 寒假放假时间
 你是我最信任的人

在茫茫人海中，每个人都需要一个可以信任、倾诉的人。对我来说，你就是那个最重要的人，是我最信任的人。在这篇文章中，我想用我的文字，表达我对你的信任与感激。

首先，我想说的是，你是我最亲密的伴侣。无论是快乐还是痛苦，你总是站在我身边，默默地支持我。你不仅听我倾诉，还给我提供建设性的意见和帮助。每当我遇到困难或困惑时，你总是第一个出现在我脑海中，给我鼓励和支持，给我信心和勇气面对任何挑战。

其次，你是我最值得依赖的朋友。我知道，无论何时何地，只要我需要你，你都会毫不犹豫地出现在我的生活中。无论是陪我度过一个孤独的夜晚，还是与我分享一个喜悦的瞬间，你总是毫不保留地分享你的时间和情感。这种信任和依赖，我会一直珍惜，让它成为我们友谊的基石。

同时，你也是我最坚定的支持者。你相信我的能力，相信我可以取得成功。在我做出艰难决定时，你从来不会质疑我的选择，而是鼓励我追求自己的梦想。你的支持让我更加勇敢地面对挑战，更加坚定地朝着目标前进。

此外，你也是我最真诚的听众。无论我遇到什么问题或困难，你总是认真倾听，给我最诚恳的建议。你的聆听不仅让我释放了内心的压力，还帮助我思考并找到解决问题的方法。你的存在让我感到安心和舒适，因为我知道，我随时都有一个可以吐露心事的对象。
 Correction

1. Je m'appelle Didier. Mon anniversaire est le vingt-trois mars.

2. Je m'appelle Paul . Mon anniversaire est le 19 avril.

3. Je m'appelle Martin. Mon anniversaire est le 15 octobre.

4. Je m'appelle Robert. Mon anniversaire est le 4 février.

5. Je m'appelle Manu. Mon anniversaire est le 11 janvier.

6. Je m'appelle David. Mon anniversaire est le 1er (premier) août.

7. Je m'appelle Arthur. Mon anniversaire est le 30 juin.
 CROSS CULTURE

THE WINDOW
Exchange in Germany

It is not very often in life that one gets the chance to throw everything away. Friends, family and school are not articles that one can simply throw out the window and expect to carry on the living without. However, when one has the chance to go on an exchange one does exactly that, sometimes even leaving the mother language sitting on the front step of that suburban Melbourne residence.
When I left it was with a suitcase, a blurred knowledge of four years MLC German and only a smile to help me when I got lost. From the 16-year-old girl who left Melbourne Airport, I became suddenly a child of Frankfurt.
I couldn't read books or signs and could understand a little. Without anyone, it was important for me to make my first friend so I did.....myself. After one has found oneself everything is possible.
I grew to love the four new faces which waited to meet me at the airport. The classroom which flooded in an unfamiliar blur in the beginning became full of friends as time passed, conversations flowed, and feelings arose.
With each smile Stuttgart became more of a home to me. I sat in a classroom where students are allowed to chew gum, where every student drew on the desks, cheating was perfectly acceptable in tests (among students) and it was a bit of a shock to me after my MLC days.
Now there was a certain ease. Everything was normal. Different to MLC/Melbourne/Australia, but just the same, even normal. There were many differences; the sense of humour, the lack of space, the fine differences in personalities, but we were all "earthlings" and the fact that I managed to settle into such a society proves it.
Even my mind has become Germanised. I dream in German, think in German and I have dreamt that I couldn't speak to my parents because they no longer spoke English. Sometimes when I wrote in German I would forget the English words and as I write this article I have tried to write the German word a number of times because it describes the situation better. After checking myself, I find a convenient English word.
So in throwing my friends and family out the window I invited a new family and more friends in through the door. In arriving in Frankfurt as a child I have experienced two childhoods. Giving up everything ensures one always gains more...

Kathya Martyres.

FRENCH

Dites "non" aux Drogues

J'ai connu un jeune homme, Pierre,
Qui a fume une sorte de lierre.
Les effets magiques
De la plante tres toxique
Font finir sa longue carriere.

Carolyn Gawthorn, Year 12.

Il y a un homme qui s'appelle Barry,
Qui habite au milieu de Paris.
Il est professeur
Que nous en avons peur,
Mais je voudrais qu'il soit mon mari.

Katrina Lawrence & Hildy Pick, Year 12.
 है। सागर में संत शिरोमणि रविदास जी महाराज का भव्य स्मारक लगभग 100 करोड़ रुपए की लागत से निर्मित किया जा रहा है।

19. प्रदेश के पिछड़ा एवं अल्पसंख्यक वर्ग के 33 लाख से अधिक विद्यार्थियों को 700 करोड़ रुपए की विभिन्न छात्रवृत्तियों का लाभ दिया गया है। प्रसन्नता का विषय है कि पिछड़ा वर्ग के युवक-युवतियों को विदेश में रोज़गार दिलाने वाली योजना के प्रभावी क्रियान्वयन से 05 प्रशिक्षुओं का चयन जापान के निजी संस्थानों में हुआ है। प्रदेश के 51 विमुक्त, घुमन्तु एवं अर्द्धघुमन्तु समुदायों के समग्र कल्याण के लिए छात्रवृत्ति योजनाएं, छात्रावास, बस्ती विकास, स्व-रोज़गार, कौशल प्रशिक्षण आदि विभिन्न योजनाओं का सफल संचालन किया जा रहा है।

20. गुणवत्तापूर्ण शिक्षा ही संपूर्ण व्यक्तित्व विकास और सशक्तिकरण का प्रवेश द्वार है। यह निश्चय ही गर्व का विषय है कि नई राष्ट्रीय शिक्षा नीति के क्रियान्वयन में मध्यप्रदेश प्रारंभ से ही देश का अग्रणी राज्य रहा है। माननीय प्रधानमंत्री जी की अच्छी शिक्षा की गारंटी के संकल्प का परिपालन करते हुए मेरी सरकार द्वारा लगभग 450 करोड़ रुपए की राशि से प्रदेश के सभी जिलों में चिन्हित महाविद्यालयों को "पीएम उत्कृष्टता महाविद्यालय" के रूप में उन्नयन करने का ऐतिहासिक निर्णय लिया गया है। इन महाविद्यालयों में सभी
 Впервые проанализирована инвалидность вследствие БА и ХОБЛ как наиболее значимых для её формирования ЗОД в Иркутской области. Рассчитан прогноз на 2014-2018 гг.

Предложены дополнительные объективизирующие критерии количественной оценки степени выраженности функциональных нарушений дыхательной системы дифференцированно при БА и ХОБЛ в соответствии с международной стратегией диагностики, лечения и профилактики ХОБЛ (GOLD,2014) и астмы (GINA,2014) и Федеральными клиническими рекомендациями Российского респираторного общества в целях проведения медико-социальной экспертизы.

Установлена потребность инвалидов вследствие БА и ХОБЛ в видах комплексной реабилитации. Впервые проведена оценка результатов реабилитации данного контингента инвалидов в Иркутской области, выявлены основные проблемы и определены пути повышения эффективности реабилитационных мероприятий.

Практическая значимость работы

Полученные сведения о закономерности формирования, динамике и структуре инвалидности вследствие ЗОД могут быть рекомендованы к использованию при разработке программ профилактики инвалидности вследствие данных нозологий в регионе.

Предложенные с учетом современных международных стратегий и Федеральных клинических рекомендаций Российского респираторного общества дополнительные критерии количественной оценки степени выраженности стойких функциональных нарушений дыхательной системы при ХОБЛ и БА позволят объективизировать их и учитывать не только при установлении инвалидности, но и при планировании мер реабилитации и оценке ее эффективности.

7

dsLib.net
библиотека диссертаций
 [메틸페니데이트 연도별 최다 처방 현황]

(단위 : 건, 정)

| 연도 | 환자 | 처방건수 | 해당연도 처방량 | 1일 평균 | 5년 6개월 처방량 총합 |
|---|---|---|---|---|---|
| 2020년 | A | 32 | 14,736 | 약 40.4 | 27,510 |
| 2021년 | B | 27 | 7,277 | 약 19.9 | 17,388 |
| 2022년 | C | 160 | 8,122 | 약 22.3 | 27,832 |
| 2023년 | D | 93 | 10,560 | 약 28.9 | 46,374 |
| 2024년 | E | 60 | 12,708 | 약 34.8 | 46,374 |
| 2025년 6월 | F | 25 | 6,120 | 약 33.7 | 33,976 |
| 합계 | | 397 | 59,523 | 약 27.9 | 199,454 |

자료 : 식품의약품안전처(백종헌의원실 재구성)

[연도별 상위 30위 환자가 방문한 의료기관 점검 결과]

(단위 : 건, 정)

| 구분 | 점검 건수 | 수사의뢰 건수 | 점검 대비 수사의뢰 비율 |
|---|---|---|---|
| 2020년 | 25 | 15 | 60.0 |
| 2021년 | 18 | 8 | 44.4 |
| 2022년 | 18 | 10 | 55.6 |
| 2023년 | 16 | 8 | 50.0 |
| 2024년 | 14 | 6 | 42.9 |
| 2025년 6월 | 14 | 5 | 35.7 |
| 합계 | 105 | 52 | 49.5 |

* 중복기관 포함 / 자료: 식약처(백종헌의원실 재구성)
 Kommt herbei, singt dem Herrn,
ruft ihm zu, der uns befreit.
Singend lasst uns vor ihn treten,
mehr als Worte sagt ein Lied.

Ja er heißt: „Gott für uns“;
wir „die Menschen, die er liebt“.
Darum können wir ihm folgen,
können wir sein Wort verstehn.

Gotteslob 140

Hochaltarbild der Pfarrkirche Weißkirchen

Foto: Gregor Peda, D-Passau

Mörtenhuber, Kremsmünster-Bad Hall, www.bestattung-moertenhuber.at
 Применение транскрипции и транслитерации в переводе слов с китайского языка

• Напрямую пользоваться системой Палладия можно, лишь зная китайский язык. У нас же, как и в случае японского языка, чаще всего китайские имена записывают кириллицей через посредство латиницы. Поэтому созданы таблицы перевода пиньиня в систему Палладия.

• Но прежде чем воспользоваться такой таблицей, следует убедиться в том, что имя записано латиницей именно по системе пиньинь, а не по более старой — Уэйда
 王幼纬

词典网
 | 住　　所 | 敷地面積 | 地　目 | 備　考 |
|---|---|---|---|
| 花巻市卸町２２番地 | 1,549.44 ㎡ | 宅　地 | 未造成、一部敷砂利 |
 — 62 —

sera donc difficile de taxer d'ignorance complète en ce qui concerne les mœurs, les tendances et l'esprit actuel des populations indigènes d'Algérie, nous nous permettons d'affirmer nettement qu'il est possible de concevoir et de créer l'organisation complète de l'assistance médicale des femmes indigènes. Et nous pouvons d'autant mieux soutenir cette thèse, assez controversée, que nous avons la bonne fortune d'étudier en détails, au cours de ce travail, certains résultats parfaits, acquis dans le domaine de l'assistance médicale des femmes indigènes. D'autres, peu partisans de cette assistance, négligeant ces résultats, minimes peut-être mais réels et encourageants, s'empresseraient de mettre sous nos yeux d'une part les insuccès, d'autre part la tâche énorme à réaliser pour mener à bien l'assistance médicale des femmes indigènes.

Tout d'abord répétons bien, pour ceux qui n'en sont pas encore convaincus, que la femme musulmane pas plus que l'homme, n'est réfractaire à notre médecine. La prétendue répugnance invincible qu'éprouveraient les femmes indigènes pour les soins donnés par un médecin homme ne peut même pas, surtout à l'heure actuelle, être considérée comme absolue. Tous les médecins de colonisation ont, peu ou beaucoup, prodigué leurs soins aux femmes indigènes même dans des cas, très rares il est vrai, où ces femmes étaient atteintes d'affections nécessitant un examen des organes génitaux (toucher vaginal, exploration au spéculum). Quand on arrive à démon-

ACTION ITEM ->
Start with the line above that contains "28.9 | 46,374 |" and end with the line that contains "[연도별 상위 30위 환자가 방문한 의료기관 점검 결과]". Write out those lines exactly, and only those.

TASK RESPONSE ->
| 2023년 | D | 93 | 10,560 | 약 28.9 | 46,374 |
| 2024년 | E | 60 | 12,708 | 약 34.8 | 46,374 |
| 2025년 6월 | F | 25 | 6,120 | 약 33.7 | 33,976 |
| 합계 | | 397 | 59,523 | 약 27.9 | 199,454 |

자료 : 식품의약품안전처(백종헌의원실 재구성)

[연도별 상위 30위 환자가 방문한 의료기관 점검 결과]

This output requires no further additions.